Text block —
-*-*-

Computation - Mathematical Programming Model Builder

Model Builder

The Mathematical Programming Model Builder add-in builds models for linear and integer programming. They can be solved by either the Excel Solver add-in or the Jensen LP/IP solver that is part of this collection. The add-in provides four different model formats that are described in the pages of this section. One of these formats is similar to the model created by the Linear/Integer command of the Math Programming add-in. The Math Programming add-in has so many features that it has grown very large in memory requirements. Since the MP Model Builder add-in is limited to only LP and IP forms, it is much smaller than the Math Programming add-in. It also has new features that may be useful.

Two of the new formats use lists rather than matrices to store the constraint coefficients. For cases with sparse coefficient matrices (many zeros and only a few non-zero entries), storing the list of nonzero coefficients is more efficient than storing the matrix. Another justification for the list model is the difficulty of constructing and correcting a matrix model that has more than just a few rows and columns. I envision creating an add-in that builds models for specific problem categories. This automatic model construction will be simpler with list formats.

When the MP Model Builder add-in installed, the new control commands are placed on the ORMM menu. Note that the LP/IP Solver is also installed. That program is used to solve the models for this section. The Excel Solver can also be used to obtain solutions.

The principal command on the menu is Linear/Integer. All models begin with this command as illustrated on the next page.

A model worksheet includes buttons that change the model or call the solution algorithms. An error dialog concerning missing links will be presented when a file is opened on a computer different than the computer that created the model. It is best to cancel this dialog. Then choose the Add Buttons command to replace all the buttons on math programming models in the workbook. Before saving a workbook that will be transferred to another computer, choose the Remove Buttons command. This removes all the buttons in the workbook so a link message does not appear when the model is opened on a different computer. The buttons can subsequently be added with the Add Buttons command. The demonstration workbook for this add-in has its buttons removed, so the first thing to do is to select the add buttons command.

To solve models, one of the solver add-ins must be installed. The MP Model Builder add-in builds models, but it does not solve them. The solver add-ins can solve models, but cannot build them. For these examples we have installed the LP/IP Solver add-in. Be sure to use the latest version of the add-in.

-*-*-

Stored data —
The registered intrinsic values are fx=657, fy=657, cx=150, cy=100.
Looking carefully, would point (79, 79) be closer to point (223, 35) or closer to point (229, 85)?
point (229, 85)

-*-*-

Stated goal —
Pick up the page on the Mathematical Programming Model Builder add-in after its final sentence and keep writing it.

Task response —
Formats

The general linear programming model has a linear objective function, linear constraints and lower and upper bounds for the variables. The model has n variables and m constraints. Since the expressions for the objective function and constraints are linear, the model is completely described by the coefficients of the objective, the coefficients of the constraints, bounds for constraints, and lower and upper bounds for the variables. The formats available with the MP model builder differ on how this information is stored.

This page shows the model formats available with this add-in. The add-in only creates math Programming models for LP and IP. The tableau format is similar to the LP model created by the Math Programming add-in. The others are new. The following pages expand on the different formats.

Building a Model

To create a new model choose the Linear/Integer command from the ORMM menu.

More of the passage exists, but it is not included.